Dans un cas particulièrement troublant, les fonctionnaires ont omis d'aviser la Sûreté du Québec et le Bureau de la concurrence du Canada après qu'une vérification interne eut découvert deux contrats de déneigement pour lesquels on avait «clairement essayé d'éliminer la concurrence». Une négligence surprenante étant donné que quelques années plus tôt, six entrepreneurs en déneigement avaient reconnu leur culpabilité à des accusations de collusion.

Tout cela révèle un laxisme inadmissible, le même laxisme qu'avait déploré la commission d'enquête sur l'effondrement du viaduc de la Concorde. Cette culture de laisser-aller est en outre très inquiétante dans le contexte des gigantesques travaux d'infrastructures routières lancés par le gouvernement Charest.

L'opposition exagère en accusant les ministres libéraux d'être «complices» d'un système illicite et de mener une opération de «couverture» de ce système. Absolument rien n'indique qu'il y ait eu ingérence politique dans les dizaines de contrats étudiés par le vérificateur général.

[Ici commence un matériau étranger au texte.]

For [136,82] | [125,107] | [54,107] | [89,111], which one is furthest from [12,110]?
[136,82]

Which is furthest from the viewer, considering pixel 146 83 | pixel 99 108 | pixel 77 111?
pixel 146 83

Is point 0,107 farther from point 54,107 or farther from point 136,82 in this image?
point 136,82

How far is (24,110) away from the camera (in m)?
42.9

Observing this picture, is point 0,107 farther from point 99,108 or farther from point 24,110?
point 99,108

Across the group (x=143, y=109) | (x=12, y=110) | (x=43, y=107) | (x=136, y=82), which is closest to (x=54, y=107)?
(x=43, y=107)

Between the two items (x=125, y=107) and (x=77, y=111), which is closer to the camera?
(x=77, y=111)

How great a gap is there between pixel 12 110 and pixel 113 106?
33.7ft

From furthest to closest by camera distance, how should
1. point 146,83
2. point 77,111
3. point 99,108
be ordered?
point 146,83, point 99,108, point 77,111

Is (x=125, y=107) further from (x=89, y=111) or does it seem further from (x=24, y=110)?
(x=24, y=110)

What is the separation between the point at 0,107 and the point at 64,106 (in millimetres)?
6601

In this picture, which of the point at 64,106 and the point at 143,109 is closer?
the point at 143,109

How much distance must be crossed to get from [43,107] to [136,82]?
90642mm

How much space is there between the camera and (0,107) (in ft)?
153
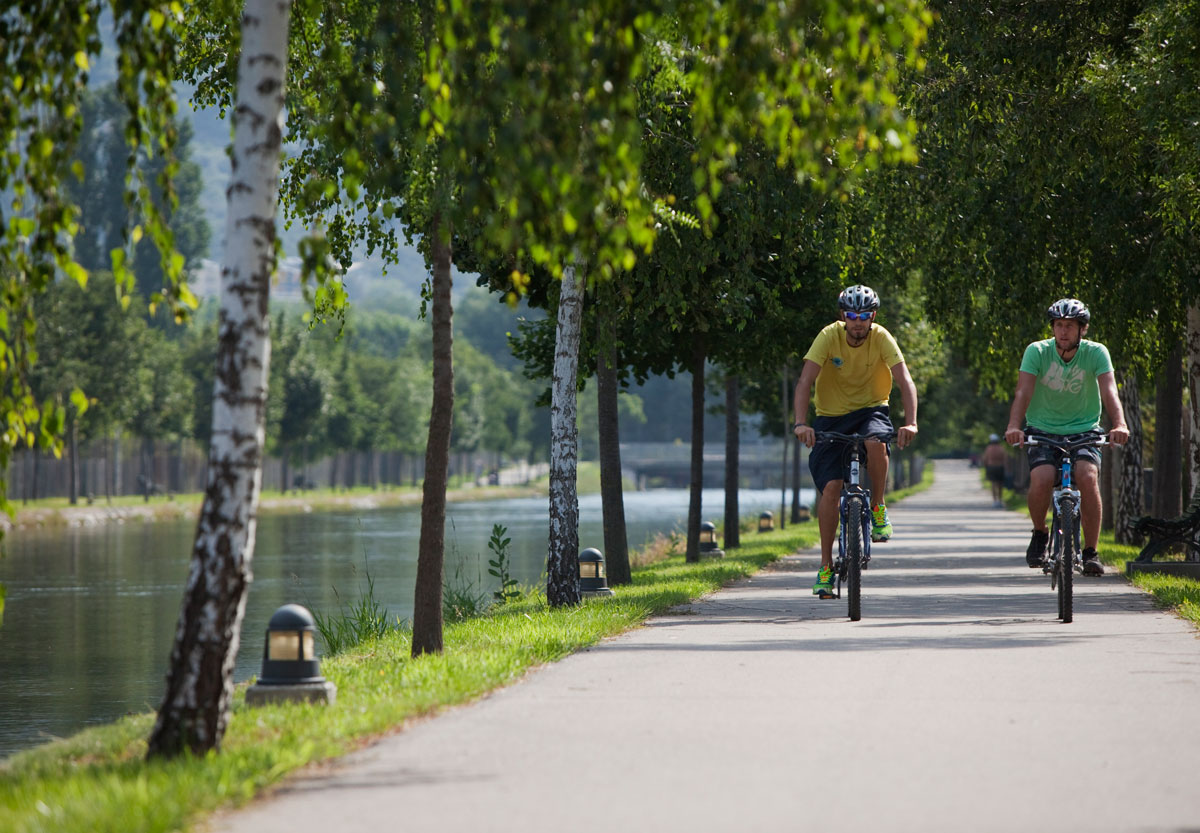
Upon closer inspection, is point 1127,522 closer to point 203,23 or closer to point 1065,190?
point 1065,190

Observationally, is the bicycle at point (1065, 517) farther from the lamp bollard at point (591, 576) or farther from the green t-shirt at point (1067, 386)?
the lamp bollard at point (591, 576)

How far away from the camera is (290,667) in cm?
780

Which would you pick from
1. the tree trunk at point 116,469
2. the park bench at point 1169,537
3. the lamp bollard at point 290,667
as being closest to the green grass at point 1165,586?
the park bench at point 1169,537

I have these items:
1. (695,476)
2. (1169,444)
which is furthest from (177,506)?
(1169,444)

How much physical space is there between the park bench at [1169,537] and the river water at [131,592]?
727 cm

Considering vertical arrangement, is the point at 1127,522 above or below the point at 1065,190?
below

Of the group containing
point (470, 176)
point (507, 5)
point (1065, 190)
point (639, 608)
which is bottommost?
point (639, 608)

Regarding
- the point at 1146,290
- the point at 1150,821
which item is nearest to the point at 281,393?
the point at 1146,290

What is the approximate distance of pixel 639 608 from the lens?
12828 mm

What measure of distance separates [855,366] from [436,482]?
3.09m

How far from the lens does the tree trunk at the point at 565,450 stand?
14398mm

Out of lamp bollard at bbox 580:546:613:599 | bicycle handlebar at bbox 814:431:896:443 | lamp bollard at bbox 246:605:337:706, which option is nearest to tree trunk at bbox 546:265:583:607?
lamp bollard at bbox 580:546:613:599

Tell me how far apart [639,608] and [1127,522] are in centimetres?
1339

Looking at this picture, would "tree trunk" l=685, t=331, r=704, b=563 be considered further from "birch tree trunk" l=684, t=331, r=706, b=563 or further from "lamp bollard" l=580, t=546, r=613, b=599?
"lamp bollard" l=580, t=546, r=613, b=599
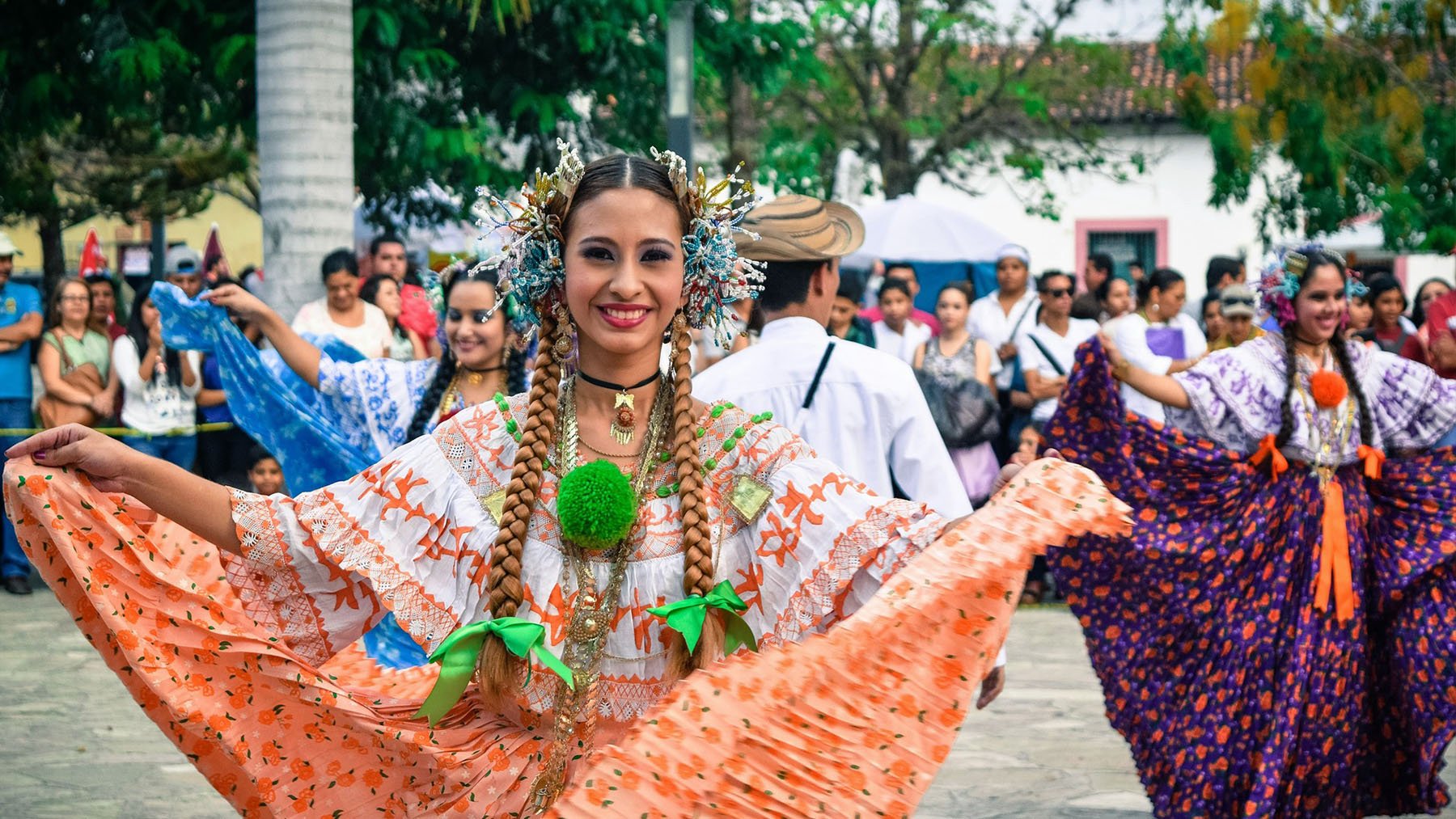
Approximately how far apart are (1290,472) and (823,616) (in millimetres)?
3170

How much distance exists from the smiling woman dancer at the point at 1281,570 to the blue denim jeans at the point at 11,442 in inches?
262

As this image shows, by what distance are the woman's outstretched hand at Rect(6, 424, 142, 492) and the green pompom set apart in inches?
32.5

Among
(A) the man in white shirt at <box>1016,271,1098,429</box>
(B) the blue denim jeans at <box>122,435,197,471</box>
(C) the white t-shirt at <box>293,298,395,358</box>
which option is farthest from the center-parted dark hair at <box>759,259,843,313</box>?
(B) the blue denim jeans at <box>122,435,197,471</box>

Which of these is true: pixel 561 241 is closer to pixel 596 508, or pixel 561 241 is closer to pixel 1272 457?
pixel 596 508

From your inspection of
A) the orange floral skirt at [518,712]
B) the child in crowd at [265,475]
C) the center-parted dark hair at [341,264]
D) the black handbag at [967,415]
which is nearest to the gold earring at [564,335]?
the orange floral skirt at [518,712]

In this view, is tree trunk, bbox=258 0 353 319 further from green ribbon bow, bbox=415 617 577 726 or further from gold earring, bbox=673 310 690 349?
green ribbon bow, bbox=415 617 577 726

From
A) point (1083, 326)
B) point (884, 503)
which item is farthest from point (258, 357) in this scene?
point (1083, 326)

Cela dit, le gouvernement de Jean Charest devra répondre de la manière dont il gère ce nouvel épisode de la saga des contrats douteux. Son refus de tenir une enquête publique devient plus inacceptable à chaque jour qui passe. Malheureusement, on n'a pas senti hier que les membres du Conseil des ministres étaient outrés de ce qu'ils apprenaient, comme ils auraient dû l'être.